Why does “Richard John” fail to match “Richard Johns” despite only 1 edit distance?

Hi all,
I’m working on a name matching system using Elasticsearch with fuzziness enabled. I encountered something confusing and would really appreciate some clarification.

:magnifying_glass_tilted_left: Problem:

  • When I input "Richard John", I expected it to match "Richard Johns" (just 1 character difference).
  • But it does not return a match.
  • However, when I input "Elvire Aide", it does match with "Elvire Ade", which is also just a 1-character difference.

Both scenarios appear to involve a 1-edit distance — so why is one working and not the other?

I’m using a match query with fuzziness and token count filtering like so:

"my_search_analyzer": {
  "tokenizer": "standard",
  "filter": [
    "lowercase",
    "ascii_folding",
    "custom_synonym_unique",
    "stophrase_synonymphrase",
    "custom_stop",
    "custom_synonym_multi"
  ],
  "char_filter": [
    "wordbreaker_filter",
    "punctuation_filter"
  ]
}

{
  "query": {
    "bool": {
      "must": [
        {
          "match": {
            "name_field": {
              "query": "Richard John",
              "analyzer": "my_search_analyzer",
              "fuzziness": "AUTO:1,6",
              "prefix_length": 1,
              "minimum_should_match": "1<-50% 5<75%",
              "operator": "AND"
            }
          }
        }
      ],
      "filter": [
        {
          "term": {
            "name_token_count": 2
          }
        }
      ]
    }
  }
}

Example:

  • Indexed name: "Richard Johns"
  • Search input: "Richard John"

These differ by just 1 character (s), but no match is returned. However:

  • "Elvire Aide" correctly matches "Elvire Ade" :white_check_mark:
  • But "Elvire Adie" does not match "Elvire Ade" :cross_mark:
  • "ADIK EMPIRE" does not match "ADK EMPIRE" either :cross_mark:

My understanding:

  • Elasticsearch applies fuzziness per token.
  • Token count filtering (name_token_count == 2) ensures structural matching, but may prevent slightly longer/shorter names from appearing.

:brain: My Questions:

  1. Why is "Richard John" :cross_mark: Richard Johns, while "Elvire Aide" :white_check_mark: Elvire Ade, when both differ by only one character?
  2. Does Elasticsearch only apply fuzziness within tokens, and not across?
  3. Is it because of the token count filter — and how can I allow near-miss hits like this while still filtering token count?
  4. Would using a script_score, or per-token fuzzy queries inside a bool, be a better approach for this type of multi-token fuzzy matching?
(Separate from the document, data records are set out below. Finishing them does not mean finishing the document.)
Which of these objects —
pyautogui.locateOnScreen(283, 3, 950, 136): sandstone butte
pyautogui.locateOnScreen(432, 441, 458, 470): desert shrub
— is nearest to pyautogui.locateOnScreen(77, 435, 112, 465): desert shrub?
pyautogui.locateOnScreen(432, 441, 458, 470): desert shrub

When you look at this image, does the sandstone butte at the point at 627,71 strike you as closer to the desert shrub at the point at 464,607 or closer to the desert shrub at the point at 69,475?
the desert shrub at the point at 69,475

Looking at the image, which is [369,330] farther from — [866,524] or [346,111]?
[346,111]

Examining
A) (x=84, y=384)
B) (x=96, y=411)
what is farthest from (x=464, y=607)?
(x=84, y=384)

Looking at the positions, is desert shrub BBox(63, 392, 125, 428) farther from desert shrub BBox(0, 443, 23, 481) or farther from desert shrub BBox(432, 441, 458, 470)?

Thanks in advance for any suggestions or clarifications!

Welcome!

Could you provide a full recreation script as described in About the Elasticsearch category. It will help to better understand what you are doing. Please, try to keep the example as simple as possible.

A full reproduction script is something anyone can copy and paste in Kibana dev console, click on the run button to reproduce your use case. It will help readers to understand, reproduce and if needed fix your problem. It will also most likely help to get a faster answer.
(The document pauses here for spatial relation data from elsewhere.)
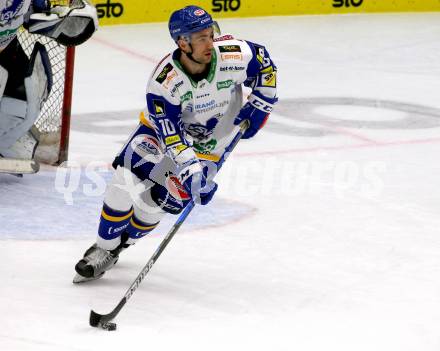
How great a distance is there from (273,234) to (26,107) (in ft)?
4.74

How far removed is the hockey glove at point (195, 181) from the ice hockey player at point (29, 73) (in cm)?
174

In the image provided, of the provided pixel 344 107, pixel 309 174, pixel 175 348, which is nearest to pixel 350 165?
pixel 309 174

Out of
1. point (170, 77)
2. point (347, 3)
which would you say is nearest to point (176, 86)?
point (170, 77)

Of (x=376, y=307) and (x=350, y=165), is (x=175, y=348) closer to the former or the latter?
(x=376, y=307)

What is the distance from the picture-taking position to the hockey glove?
4.20m

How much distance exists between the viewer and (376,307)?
4312 millimetres

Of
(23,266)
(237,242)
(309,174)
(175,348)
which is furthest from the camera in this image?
(309,174)

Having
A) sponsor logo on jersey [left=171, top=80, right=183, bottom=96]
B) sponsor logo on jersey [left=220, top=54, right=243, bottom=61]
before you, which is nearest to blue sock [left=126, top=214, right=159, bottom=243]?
sponsor logo on jersey [left=171, top=80, right=183, bottom=96]

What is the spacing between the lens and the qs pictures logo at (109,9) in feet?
29.4

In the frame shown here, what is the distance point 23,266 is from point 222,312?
0.84 meters

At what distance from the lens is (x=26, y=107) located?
19.4 feet

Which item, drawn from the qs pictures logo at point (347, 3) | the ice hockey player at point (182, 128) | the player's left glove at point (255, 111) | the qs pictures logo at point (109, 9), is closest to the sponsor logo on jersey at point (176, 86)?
the ice hockey player at point (182, 128)

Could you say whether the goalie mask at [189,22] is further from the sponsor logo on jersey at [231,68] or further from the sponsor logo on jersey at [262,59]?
the sponsor logo on jersey at [262,59]

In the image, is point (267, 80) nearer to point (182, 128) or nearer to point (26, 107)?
point (182, 128)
Have a look at the Elastic Stack and Solutions Help · Forums and Slack | Elastic page. It contains also lot of useful information on how to ask for help.

Hello @yap_waiyen

AFAICT Fuzziness is applied one token at a time , but Elasticsearch will only keep the first fuzzy_max_expansions (default = 50) candidate spellings it finds for each token.
The token “john” has far more than 50 one-edit neighbours in a name index, so “johns” falls outside that cut-off and never makes the query, whereas “aide” has only a handful of neighbours, so “ade” is still included and you get the hit. In other words, the miss is caused by the expansion limit, not by the token-count filter or any cross-token rule.

Perhaps you could raise fuzzy_max_expansions (or add a simple plural-stripping synonym, or switch to a phonetic/approx-string plugin) and Richard Johns should then match Richard John too.